● **DOCUMENT EXTRACT**
* * *
Summary

On his first full day with the Knights, Roy arrives at the clubhouse, only to become the victim of a number of practical jokes, most played by Bump. Bump nearly saws up Roy's bat, Wonderboy, but Roy successfully saves it. Bump implies that he purposely tricked Memo into sleeping with Roy, even though Memo is Bump's own girlfriend. Roy tries to forget about it and goes to batting practice, where he blasts every ball the star pitcher gives him.

Pop is ecstatic to have found such a good hitter, but he orders Wonderboy to be weighed and checked to make sure it is a legal bat. Inspired by Roy, most of the players begin to play better, while Bump plays better because he feels threatened by Roy's presence. Shortly before game time, Pop brings in a hypnotist who is supposed to help the players feel better and improve their performance. Roy has a strange vision in which he is lost underwater, searching for a mermaid who spurns him. He rips himself awake and refuses to undergo any more hypnosis, causing an angry Pop to bench him until he agrees to the hypnotism.

The team begins to lapse back into mediocrity, each of the players following his own sort of superstition. Many of the players have fans who laud them; the most famous is Otto P. Zipp, a dwarf who roots for Bump and Bump alone. Roy, as he waits for Pop to break down and allow him to bat, dreams of Memo, who now hates him for what happened between them.
* * *
● **INFORMATION PROVIDED**
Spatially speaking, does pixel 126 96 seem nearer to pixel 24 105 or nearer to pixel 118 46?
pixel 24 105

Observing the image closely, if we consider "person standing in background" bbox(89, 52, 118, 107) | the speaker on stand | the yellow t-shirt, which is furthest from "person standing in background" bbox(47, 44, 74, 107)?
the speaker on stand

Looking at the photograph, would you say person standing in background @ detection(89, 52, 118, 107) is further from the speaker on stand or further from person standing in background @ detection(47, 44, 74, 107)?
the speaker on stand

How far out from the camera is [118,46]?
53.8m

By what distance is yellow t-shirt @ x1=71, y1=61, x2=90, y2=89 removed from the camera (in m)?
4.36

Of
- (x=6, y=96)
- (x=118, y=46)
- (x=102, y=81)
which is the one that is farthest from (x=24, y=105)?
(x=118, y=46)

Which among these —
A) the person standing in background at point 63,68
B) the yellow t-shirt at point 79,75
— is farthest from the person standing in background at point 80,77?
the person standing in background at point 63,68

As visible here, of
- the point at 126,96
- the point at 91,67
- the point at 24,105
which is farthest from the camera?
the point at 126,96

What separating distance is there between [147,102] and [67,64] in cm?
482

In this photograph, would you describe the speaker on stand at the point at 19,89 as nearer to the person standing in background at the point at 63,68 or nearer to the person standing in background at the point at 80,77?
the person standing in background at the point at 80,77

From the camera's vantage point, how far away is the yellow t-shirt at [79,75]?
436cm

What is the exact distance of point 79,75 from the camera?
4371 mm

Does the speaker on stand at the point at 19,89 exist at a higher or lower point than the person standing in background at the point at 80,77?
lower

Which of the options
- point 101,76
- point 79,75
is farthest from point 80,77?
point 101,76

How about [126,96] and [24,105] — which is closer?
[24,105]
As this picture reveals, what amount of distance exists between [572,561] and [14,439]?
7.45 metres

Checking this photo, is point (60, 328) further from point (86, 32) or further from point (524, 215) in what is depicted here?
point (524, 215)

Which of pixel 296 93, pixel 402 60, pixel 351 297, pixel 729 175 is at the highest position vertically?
* * *
● **TO BE DONE**
A: List every person the plot summary mentions by name.
B: According to the plot summary, what is the name of Roy's bat?
C: Repeat the passage of the plot summary between "The team begins" and "happened between them.", inclusive.
The lines that come after the plot summary are separate material and have nothing to do with it.

● **EXPECTED RESULTS**
A: Roy, Bump, Memo, Pop, Otto P. Zipp

B: Wonderboy.

C:
The team begins to lapse back into mediocrity, each of the players following his own sort of superstition. Many of the players have fans who laud them; the most famous is Otto P. Zipp, a dwarf who roots for Bump and Bump alone. Roy, as he waits for Pop to break down and allow him to bat, dreams of Memo, who now hates him for what happened between them.